SHORT EXERCISE 1: Count the lines in the records that contain the string "vest", and give only the number.

EXCERPT PROVIDED:

Exercise: create a star graph with 1 center and 3 leaves, and plot it with labels.
Hint: you can use `nx.star_graph(n)` or add nodes and edges manually (DiGraph).


In [None]:
# TODO: Create and plot a directed star graph with 1 center and 3 leaves
# and then plot it.

raise RuntimeError('Checkpoint - Star Graph')


## Download dataset (if missing)

In [None]:
# Colab/Local: fetch graph_db.bin from Google Drive if not present
if not os.path.exists('graph_db.bin'):
    print('Downloading graph_db.bin ...')
    !wget --no-check-certificate 'https://docs.google.com/uc?export=download&id=1IHy7C6uZnAQucvW3jI-_fs6vAQfcn3HQ' -O graph_db.bin
else:
    print('graph_db.bin found, skipping download.')


## Utils: one-hot and conversion NetworkX -> PyG Data

In [None]:
def to_one_hot(label: int, num_classes: int):
    vec = np.zeros(num_classes, dtype=np.float32)
    vec[int(label)] = 1.0
    return vec.tolist()

def _as_class_index(val, num_classes):
    arr = np.asarray(val)
    if arr.ndim == 0:
        return int(arr)
    arr = arr.reshape(-1)
    if arr.size == 1:
        return int(arr[0])
    return int(np.argmax(arr))

def convert_nx_to_pyg_data(G: nx.Graph, num_node_label_classes: int = 38, num_edge_label_classes: int = 3) -> Data:
    node_ids_sorted = sorted(list(G.nodes()))
    nid_to_idx = {nid: i for i, nid in enumerate(node_ids_sorted)}
    node_features = []
    for nid in node_ids_sorted:
        attrs = np.asarray(G.nodes[nid]['attributes'], dtype=np.float32).tolist()
        nlab = _as_class_index(G.nodes[nid]['labels'], num_node_label_classes)
        feat = np.asarray(list(attrs) + to_one_hot(nlab, num_node_label_classes), dtype=np.float32)
        node_features.append(feat)
    x = torch.tensor(np.stack(node_features, axis=0), dtype=torch.float32)

DATA RECORDS:

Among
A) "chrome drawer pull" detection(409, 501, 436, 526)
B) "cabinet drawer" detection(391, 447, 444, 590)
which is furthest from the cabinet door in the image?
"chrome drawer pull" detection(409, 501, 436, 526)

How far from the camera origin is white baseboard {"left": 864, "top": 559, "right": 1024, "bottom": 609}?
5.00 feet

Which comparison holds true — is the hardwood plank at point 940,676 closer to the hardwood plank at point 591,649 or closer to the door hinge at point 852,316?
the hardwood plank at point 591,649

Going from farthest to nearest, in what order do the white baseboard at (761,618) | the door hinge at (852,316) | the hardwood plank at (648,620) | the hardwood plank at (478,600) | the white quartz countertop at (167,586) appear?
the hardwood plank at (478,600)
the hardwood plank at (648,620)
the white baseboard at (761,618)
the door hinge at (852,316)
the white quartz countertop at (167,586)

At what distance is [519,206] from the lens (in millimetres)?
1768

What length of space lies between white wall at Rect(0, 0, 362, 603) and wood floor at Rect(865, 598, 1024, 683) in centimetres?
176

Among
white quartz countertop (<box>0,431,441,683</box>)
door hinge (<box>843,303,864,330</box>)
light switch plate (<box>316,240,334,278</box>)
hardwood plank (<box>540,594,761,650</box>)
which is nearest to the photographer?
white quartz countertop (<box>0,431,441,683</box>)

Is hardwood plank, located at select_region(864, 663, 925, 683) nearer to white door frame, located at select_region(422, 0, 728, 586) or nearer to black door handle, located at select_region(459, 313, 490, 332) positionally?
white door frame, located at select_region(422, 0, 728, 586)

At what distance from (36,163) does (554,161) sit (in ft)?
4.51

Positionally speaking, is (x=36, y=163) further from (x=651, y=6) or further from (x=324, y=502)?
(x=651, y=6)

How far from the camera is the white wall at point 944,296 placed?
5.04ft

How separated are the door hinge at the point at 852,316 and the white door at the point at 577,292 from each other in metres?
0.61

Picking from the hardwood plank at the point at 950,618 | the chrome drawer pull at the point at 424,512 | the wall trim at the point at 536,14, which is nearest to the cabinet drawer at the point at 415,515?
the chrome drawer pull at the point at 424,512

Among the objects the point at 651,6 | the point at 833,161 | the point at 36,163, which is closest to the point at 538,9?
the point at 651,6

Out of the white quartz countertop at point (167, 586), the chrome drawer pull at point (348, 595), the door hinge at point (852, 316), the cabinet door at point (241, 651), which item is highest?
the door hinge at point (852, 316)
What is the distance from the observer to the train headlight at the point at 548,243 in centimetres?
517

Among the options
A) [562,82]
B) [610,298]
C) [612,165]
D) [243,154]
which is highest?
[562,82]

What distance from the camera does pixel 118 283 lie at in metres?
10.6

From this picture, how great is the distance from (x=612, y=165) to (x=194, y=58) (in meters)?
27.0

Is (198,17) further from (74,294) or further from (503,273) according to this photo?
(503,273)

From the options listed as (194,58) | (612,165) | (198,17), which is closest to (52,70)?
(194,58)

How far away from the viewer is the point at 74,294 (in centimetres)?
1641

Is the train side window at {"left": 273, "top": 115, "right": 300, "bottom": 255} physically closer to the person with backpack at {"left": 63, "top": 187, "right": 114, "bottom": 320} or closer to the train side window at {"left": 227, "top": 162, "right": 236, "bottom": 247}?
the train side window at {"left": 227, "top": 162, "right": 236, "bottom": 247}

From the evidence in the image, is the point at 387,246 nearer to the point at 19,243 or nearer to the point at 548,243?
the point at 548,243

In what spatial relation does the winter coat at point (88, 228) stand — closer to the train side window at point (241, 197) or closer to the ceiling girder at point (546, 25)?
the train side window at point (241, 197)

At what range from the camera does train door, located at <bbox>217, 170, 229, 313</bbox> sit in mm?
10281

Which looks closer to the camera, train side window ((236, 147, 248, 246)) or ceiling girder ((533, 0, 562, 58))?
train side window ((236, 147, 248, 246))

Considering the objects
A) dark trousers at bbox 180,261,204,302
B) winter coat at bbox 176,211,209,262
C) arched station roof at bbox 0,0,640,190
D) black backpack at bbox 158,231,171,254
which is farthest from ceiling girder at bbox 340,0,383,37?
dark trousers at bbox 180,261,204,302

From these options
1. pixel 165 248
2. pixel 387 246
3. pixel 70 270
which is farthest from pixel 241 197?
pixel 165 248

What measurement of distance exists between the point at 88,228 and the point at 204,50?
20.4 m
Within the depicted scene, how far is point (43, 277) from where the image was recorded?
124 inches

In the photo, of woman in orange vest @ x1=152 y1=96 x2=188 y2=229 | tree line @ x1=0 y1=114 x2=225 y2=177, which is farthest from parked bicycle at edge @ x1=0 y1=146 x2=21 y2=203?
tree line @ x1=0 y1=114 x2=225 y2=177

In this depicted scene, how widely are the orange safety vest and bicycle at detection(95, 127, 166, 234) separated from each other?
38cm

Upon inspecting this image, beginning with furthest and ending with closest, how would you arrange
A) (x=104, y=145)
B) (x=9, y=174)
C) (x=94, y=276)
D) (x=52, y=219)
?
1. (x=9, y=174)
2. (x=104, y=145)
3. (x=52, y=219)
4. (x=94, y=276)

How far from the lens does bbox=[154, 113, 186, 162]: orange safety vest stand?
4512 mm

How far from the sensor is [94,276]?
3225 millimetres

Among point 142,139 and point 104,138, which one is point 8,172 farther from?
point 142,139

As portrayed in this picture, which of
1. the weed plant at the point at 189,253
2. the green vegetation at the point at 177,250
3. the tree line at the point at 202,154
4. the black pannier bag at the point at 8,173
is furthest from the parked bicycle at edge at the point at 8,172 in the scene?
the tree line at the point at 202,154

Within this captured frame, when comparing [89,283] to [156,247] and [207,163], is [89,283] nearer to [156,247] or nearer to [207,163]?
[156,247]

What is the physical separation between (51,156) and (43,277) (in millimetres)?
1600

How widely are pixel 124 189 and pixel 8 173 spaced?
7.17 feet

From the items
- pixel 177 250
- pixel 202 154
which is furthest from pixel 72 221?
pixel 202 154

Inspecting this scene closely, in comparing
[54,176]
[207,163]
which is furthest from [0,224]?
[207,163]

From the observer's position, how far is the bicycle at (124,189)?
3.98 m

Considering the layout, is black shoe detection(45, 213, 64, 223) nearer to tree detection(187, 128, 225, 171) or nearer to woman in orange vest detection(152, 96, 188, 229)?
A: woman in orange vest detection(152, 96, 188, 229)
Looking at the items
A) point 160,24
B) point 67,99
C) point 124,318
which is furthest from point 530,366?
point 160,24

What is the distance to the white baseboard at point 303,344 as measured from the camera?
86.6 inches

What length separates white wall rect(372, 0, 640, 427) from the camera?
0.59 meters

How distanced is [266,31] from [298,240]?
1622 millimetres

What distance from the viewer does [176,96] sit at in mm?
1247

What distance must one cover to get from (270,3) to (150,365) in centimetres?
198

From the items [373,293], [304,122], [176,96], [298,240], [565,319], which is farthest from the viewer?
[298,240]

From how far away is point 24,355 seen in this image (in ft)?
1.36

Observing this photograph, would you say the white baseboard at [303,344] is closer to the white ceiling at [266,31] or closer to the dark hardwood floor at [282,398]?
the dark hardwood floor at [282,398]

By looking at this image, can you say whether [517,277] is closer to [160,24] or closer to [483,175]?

SHORT EXERCISE 2: Rewrite the notebook excerpt starting at "return int(np.argmax(arr))" and ending at "node_ids_sorted = sorted(list(G.nodes()))", with "node_ids_sorted" changed to "sorted_node_ids" throughout.

CORRECT RESPONSE 1: 5

CORRECT RESPONSE 2:
return int(np.argmax(arr))

def convert_nx_to_pyg_data(G: nx.Graph, num_node_label_classes: int = 38, num_edge_label_classes: int = 3) -> Data:
    sorted_node_ids = sorted(list(G.nodes()))